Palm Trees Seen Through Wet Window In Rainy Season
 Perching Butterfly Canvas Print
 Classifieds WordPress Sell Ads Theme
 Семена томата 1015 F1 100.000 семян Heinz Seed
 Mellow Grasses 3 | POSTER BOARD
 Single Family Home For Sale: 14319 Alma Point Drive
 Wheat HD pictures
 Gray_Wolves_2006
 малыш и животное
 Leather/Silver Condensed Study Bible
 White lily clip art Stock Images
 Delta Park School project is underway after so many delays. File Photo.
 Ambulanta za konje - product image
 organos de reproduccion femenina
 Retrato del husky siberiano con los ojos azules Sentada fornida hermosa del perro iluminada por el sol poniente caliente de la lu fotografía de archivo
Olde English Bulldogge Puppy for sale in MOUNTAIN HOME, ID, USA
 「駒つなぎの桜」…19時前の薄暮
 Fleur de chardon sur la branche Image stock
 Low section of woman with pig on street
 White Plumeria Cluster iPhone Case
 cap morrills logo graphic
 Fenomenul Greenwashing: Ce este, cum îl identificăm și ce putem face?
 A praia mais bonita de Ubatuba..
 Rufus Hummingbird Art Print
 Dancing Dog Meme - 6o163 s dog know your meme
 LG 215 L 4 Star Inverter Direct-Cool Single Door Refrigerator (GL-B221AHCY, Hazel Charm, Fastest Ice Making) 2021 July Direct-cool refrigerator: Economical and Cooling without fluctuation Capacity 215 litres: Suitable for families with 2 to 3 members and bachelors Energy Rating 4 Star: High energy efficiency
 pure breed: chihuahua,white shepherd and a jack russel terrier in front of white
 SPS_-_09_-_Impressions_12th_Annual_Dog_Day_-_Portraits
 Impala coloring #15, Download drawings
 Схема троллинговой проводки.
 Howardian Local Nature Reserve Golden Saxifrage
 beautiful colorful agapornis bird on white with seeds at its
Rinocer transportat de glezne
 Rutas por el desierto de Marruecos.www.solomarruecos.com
--------------------
**YOUR GOAL**
Set down exactly the lines that begin with the one containing "A praia mais bonita de Ubatuba.." and end with the last line above, and no others.

**RESPONSE BOX**
 A praia mais bonita de Ubatuba..
 Rufus Hummingbird Art Print
 Dancing Dog Meme - 6o163 s dog know your meme
 LG 215 L 4 Star Inverter Direct-Cool Single Door Refrigerator (GL-B221AHCY, Hazel Charm, Fastest Ice Making) 2021 July Direct-cool refrigerator: Economical and Cooling without fluctuation Capacity 215 litres: Suitable for families with 2 to 3 members and bachelors Energy Rating 4 Star: High energy efficiency
 pure breed: chihuahua,white shepherd and a jack russel terrier in front of white
 SPS_-_09_-_Impressions_12th_Annual_Dog_Day_-_Portraits
 Impala coloring #15, Download drawings
 Схема троллинговой проводки.
 Howardian Local Nature Reserve Golden Saxifrage
 beautiful colorful agapornis bird on white with seeds at its
Rinocer transportat de glezne
 Rutas por el desierto de Marruecos.www.solomarruecos.com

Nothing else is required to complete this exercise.